October 14, 1998; FOR IMMEDIATE RELEASE

Contact: Jay Coghlan (CCNS) 505/986-1973; Bernd Franke (IEER) 301/315-8251

CCNS Seeks Court Assistance to Require DOE to Provide Funds to Complete Clean Air Act Consent Decree Audits

The first ever civilian technical audit of a U.S. nuclear weapons facility is stalled for lack of funds. The Department of Energy has refused to provide the necessary funding to finish the independent civilian technical audit of the radioactive air emissions monitoring program at Los Alamos National Laboratory (LANL). The audit, believed to be the first of its kind for a nuclear weapons facility by a civilian group, is the result of a settlement of a lawsuit brought by Concerned Citizens for Nuclear Safety (CCNS) against DOE for the labıs five year long violations of the Clean Air Act. Today, CCNS has served a motion with the District Court of New Mexico seeking to require DOE to provide the necessary funding to complete the audit.

The technical audit is being performed by Dr. John Till from the Risk Assessments Corporation (RAC) and monitored by the Institute for Energy and Environmental Research (IEER). Dr. Till, explaining the need for more funding, stated that since the audit was the first of its kind, it was impossible to know in advance the amount of funds that would be required. "There is a lot of work which needs to be done to finish the audit satisfactorily," he said. "It's been thorough and rigorous so far, but it's not finished."

Matthew Ortiz, the lawyer representing CCNS, commented, "The independent auditor has already found LANL to be in violation of the Clean Air Act for 1996. I guess that explains why the DOE doesn't want the auditors to finish their work."

According to Bernd Franke, Executive Director of IEER, "If DOE doesn't provide the funds so that the auditors can finish this audit, we have no choice but to file our monitoring report to the court indicating that the terms of the Consent Decree have not been met because the audit has not been completed."

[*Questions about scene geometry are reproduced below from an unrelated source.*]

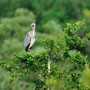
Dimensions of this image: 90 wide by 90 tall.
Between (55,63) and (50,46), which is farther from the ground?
(50,46)

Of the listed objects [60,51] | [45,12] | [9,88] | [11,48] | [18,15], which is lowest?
[60,51]

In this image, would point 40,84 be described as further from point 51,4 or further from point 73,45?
point 51,4

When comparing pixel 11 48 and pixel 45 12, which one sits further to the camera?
pixel 45 12

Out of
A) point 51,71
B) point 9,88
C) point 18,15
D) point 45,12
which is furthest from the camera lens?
point 45,12

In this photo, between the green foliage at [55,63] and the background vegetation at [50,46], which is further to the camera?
the background vegetation at [50,46]

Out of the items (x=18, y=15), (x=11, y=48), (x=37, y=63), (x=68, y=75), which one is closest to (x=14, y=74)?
(x=37, y=63)

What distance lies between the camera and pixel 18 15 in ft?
222

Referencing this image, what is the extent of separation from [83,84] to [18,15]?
49.5m

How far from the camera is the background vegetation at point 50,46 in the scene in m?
19.1

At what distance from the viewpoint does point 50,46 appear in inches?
Answer: 763

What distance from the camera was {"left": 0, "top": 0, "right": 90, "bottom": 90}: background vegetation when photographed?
62.7ft

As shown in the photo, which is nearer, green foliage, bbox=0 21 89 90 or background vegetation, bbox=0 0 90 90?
green foliage, bbox=0 21 89 90

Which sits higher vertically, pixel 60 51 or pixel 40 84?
pixel 60 51

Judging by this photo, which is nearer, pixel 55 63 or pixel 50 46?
pixel 50 46
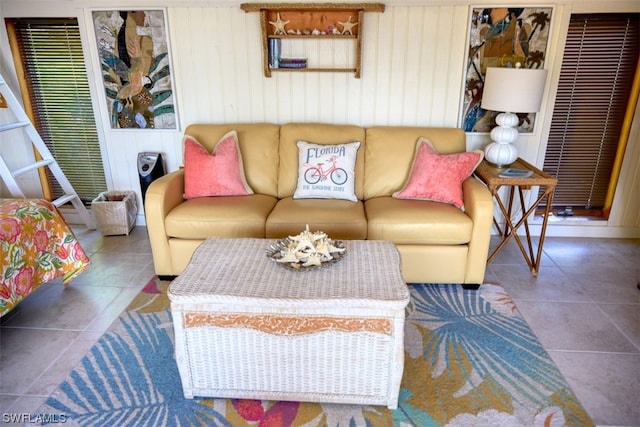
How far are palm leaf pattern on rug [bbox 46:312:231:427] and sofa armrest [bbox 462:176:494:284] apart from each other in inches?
63.3

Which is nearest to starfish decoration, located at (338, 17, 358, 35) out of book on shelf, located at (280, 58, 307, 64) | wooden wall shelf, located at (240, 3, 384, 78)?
wooden wall shelf, located at (240, 3, 384, 78)

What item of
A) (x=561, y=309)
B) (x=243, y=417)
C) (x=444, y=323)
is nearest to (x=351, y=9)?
(x=444, y=323)

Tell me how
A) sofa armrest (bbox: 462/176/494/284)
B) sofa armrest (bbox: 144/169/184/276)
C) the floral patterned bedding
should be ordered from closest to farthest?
1. the floral patterned bedding
2. sofa armrest (bbox: 462/176/494/284)
3. sofa armrest (bbox: 144/169/184/276)

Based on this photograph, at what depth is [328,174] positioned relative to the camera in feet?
9.04

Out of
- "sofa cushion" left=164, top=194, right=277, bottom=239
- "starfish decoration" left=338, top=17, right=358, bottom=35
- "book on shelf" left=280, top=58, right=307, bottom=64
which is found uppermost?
"starfish decoration" left=338, top=17, right=358, bottom=35

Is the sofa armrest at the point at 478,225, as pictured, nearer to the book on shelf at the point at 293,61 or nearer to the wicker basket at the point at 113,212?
the book on shelf at the point at 293,61

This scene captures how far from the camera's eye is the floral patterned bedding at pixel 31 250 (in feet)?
6.73

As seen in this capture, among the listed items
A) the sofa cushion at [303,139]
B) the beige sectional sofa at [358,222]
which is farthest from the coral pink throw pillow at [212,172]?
the sofa cushion at [303,139]

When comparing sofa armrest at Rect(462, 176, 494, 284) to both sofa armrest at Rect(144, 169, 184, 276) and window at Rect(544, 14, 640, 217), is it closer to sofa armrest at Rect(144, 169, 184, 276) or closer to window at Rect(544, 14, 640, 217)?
window at Rect(544, 14, 640, 217)

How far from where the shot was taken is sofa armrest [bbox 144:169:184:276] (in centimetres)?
249

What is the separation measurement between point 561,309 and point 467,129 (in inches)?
57.1

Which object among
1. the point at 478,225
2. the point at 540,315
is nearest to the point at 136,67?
the point at 478,225

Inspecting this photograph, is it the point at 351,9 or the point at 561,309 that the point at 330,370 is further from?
the point at 351,9

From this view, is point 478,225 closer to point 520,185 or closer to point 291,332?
point 520,185
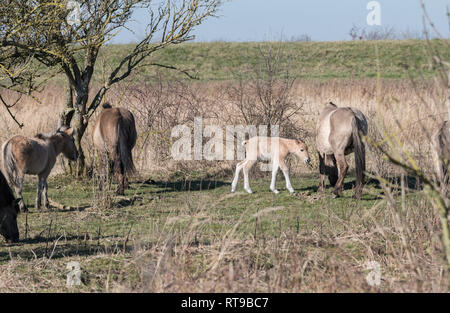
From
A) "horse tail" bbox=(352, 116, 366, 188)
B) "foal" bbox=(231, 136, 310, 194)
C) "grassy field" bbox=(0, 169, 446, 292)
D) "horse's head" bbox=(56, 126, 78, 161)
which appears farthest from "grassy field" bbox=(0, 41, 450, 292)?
"horse's head" bbox=(56, 126, 78, 161)

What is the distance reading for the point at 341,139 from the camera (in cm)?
1220

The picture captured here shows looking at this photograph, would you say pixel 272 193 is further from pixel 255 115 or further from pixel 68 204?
pixel 68 204

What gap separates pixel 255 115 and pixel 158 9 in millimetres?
3478

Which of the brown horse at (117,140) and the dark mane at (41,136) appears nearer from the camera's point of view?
the dark mane at (41,136)

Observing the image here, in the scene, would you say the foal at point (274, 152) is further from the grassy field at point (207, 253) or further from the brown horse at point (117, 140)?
the brown horse at point (117, 140)

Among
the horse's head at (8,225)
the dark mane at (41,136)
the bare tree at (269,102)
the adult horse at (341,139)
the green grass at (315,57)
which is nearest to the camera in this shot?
the horse's head at (8,225)

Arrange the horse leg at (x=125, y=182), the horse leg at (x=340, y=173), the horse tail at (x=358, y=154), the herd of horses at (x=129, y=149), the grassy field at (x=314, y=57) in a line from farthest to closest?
the grassy field at (x=314, y=57), the horse leg at (x=125, y=182), the horse leg at (x=340, y=173), the horse tail at (x=358, y=154), the herd of horses at (x=129, y=149)

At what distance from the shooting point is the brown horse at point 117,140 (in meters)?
13.1

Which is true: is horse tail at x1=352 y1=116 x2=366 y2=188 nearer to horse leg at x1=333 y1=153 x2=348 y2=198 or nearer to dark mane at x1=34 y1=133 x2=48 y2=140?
horse leg at x1=333 y1=153 x2=348 y2=198

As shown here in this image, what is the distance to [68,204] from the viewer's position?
12.3 metres

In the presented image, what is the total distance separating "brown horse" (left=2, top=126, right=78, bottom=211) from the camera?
11016mm

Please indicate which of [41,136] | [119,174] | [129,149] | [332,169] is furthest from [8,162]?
[332,169]

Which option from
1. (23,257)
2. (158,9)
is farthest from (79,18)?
(23,257)

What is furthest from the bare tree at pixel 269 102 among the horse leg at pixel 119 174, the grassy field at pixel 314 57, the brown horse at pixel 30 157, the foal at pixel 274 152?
the grassy field at pixel 314 57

In a May 1998 Draft Partial Report, the auditors determined that LANL was in violation of the Clean Air Act for 1996, despite explicit contrary claims made by LANL and DOE in court documents and public announcements. As the basis for calculating radioactive doses to the public from lab operations, LANL is required by the Act to inventory nuclear materials used at the site. The RAC report found that "a lack of documentation regarding facility inventories severely precluded a thorough evaluation" and was a "primary deficiency that prevented the audit team from verifying what sources may have existed and, therefore, quantitatively verifying compliance."

Jay Coghlan, CCNS LANL Program Director, commented, "The lab's failure to complete a satisfactory and auditable nuclear inventory cost the audit team much additional time and money. It is ironic that LANLıs nuclear weapons budget has grown by nearly half since the fall of the Berlin Wall, that cost overruns for lab weapons facilities are all too commonplace, and yet when the lab causes major problems with an unprecedented independent civilian audit of its radioactive air emissions, DOE refuses to provide the necessary money to finish the job."